Atarugóse aquí Bastián, y respondió balbuciente:

-Esperando a que usté saliera de casa de la difunta.

-¿En dónde?

-Por ahí.

-¡Mentira!

-¡Dios!

-¡Es preciso que renuncies para siempre a esa inclinación maldita, o te ha de quedar memoria de mí! Desde hoy no darás un paso en el pueblo sin que yo te lo aconseje.

-¡Pues me voy a divertir!

-Es que no trato yo de que tú te diviertas, sino de sacar el jugo, a todo trance, al caudal que me cuestan estas cosas.

-¡Estas cosas!... Siempre está usté con «estas cosas» al retortero; y el demonio que le entienda. ¡Dios! Hable claro de una vez aunque reviente, y medraremos.

Miró don Sotero de alto a bajo a Bastián con un gesto que se resiste a toda pintura, por lo mezclado que anduvo en él lo feo con lo duro, lo irónico, lo amenazador y lo depresivo, y díjole al fin:

-No olvides lo que te he encargado: ¡desde este momento ni un paso tuyo en Valdecines sin que yo le conozca y le autorice! Hay que aprovechar ¡hasta los minutos! Esto es todo lo que te importa saber. Y ahora pedazo de bruto, lárgate de ahí a mudarte esa ropa.

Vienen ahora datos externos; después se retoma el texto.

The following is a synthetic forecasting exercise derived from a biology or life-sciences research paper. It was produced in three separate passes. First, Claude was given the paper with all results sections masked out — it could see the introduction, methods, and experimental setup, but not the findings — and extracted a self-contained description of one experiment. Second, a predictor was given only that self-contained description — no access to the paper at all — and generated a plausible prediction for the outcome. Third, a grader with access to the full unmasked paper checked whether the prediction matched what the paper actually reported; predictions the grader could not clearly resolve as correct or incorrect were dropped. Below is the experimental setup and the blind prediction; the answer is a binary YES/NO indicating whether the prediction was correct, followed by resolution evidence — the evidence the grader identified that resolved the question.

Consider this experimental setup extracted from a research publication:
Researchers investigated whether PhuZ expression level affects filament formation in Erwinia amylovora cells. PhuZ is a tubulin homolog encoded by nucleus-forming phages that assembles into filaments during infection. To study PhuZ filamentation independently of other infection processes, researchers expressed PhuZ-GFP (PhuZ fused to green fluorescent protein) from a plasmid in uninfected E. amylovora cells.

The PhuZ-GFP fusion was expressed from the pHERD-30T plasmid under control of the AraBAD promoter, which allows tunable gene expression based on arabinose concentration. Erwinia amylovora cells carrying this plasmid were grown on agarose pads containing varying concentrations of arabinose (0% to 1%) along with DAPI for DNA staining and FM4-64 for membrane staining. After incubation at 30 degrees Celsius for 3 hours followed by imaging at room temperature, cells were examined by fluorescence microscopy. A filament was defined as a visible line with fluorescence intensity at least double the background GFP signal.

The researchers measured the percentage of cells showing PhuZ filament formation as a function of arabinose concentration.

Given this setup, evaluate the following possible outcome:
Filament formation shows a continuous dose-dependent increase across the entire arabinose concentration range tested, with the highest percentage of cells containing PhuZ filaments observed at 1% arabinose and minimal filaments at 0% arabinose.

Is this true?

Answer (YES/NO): NO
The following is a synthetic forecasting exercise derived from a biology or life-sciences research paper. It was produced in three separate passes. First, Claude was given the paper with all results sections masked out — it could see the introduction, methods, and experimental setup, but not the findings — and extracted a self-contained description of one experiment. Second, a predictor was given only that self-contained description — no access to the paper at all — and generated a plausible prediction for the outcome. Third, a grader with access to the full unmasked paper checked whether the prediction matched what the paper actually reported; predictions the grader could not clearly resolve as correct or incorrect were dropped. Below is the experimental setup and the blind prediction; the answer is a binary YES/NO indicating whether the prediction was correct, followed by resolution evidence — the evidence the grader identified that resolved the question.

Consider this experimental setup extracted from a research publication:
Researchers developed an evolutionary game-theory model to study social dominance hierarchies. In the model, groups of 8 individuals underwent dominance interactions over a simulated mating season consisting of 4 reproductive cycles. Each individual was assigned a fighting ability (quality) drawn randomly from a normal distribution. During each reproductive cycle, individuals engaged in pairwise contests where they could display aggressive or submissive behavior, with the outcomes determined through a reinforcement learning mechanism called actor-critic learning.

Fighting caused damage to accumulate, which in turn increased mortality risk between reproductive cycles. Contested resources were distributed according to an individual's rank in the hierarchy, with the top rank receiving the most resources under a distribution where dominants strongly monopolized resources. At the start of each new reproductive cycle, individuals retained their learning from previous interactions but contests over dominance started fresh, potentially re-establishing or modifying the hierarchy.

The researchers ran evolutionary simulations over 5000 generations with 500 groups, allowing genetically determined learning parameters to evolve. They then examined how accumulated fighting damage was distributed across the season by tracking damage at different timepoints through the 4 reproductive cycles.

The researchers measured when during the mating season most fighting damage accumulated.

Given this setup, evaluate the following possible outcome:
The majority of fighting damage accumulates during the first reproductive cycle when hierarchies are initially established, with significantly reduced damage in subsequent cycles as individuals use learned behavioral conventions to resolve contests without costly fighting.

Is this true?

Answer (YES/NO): YES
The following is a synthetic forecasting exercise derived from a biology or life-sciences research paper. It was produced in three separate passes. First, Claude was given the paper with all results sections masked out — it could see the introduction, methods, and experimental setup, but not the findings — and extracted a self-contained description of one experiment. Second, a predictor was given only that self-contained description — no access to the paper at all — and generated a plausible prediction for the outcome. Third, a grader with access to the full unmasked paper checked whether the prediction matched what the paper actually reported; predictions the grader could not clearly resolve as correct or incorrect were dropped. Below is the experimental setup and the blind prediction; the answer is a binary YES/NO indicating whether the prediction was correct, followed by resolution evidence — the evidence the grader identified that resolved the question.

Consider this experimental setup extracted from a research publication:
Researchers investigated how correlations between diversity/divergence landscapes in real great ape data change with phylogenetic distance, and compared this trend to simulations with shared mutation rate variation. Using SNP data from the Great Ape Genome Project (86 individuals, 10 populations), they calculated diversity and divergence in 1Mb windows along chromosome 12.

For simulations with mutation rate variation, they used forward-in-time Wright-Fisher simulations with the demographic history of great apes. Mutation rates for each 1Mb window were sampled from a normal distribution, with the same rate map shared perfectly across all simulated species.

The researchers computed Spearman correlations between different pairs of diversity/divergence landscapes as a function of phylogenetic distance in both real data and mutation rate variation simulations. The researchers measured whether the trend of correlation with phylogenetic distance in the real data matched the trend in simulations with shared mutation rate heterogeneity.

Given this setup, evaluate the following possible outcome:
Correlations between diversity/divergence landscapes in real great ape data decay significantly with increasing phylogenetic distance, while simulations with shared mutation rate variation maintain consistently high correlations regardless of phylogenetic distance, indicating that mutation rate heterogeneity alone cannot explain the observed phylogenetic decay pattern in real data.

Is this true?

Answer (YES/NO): NO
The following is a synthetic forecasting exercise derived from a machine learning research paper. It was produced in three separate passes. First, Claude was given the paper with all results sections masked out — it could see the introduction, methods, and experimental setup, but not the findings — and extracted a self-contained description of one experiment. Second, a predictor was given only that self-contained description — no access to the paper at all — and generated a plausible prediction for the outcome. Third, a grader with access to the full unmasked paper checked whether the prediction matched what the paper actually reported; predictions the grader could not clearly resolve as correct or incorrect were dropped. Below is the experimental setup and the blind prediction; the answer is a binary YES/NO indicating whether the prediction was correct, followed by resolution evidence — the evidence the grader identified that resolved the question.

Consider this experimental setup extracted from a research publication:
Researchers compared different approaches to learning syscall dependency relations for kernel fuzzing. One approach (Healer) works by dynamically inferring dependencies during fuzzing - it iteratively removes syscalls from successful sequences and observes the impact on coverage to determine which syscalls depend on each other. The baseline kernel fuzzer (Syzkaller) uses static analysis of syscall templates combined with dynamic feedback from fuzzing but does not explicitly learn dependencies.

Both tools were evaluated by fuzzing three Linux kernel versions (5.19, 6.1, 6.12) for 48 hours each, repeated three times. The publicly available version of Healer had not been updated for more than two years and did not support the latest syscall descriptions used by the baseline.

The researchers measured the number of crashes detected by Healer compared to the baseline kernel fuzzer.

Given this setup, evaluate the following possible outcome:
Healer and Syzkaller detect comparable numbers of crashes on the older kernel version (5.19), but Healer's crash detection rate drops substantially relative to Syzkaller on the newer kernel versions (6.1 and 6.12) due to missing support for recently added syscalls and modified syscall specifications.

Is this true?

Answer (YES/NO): NO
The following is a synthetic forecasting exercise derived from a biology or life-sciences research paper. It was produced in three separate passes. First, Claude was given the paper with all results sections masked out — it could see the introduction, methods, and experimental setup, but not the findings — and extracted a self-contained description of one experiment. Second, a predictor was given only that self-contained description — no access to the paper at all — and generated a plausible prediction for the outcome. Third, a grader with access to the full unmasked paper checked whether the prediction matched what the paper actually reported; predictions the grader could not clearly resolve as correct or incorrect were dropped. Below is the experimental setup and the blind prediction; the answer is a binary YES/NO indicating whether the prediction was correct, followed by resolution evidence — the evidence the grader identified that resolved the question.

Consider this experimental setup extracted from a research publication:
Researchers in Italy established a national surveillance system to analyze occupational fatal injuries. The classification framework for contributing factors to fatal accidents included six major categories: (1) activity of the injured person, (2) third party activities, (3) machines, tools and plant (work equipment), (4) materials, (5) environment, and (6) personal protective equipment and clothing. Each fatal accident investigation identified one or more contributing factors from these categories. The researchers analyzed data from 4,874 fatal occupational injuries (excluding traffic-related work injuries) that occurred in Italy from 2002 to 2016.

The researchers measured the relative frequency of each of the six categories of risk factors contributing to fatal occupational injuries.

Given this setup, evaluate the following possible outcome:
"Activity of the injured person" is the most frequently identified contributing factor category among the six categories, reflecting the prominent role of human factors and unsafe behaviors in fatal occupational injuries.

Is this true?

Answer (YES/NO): YES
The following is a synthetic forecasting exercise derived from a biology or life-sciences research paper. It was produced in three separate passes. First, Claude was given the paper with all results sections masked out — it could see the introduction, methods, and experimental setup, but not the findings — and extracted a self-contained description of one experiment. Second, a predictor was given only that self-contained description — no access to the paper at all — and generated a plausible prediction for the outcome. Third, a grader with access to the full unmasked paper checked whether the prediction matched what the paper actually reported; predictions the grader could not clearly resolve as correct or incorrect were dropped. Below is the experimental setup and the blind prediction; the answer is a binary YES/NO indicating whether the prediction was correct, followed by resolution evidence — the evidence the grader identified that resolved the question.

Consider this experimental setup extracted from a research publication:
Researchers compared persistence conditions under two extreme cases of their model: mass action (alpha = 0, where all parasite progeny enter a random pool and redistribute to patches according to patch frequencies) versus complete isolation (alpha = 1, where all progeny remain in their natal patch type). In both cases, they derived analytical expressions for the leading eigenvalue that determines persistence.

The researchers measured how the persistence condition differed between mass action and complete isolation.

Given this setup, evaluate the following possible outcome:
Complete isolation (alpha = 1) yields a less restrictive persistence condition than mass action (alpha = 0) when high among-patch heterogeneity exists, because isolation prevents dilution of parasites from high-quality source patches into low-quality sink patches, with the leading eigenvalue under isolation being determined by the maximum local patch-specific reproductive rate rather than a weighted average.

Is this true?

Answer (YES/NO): YES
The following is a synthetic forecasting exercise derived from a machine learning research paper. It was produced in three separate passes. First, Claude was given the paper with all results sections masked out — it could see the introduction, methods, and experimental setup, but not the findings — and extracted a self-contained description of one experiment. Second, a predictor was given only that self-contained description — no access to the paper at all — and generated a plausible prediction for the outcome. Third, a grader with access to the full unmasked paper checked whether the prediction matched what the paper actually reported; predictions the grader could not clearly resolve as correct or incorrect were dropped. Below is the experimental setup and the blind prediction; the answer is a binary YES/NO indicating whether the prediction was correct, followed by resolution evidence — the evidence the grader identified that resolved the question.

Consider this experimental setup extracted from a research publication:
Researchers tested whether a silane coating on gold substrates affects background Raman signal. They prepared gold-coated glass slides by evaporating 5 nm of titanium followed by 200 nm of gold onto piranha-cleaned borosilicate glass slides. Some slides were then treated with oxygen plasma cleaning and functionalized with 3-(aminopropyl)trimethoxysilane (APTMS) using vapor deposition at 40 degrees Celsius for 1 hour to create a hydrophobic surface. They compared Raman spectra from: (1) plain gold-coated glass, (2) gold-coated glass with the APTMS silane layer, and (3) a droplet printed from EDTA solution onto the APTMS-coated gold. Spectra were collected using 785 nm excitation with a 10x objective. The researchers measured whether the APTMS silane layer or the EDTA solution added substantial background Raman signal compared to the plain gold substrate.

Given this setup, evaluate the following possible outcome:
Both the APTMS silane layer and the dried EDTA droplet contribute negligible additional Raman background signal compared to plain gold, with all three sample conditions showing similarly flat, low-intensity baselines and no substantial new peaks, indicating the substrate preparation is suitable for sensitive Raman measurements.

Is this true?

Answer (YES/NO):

Bastián se dio media vuelta, atravesó la sala de dos zancadas, y entró en la alcoba frontera a la de don Sotero, exclamando al cerrar con ira la desvencijada puerta:

-¡Dios!..., ¡qué hombre!

El tal, cuando se vio solo, sacó del bolsillo la carta que había guardado al acercarse Bastián; tornó a humedecer la pluma en los cendales del tintero; hizo algunos números en la parte no escrita del sobre; luego se entretuvo en despegar el sello, que guardó cuidadosamente entre otros que tenía envueltos en un papel dentro del armario y, por último, rompió la carta en pedacitos muy pequeños, que aún subdividió en otros casi microscópicos.

-¡Que aguarde la respuesta! -murmuró sonriéndose.

Volvió a sentarse, y del cajón de la mesa sacó un libro que, según rezaba el tejuelo de la tapa era de cuentas de su «Administración de las rentas y aparcerías de doña Marta Rubárcena de Quincevillas»; y antes de abrirle, llamó muy recio desde la puerta de la alcoba:

-¡Celsa!

Y al punto apareció en la sala, arrastrando las chancletas, una mujer, ya de años, con no pocos remedos, si es que no era fiel trasunto de aquella piadosísima Pipota, consejera y buscona del archicélebre Monipodio. Y díjola don Sotero en cuanto la vio:

-Avísame cuando oigas tocar a misa, que hoy no es día de perderla.

Con lo cual, la vieja se volvió a su escondrijo, y el hombre a sus papeles.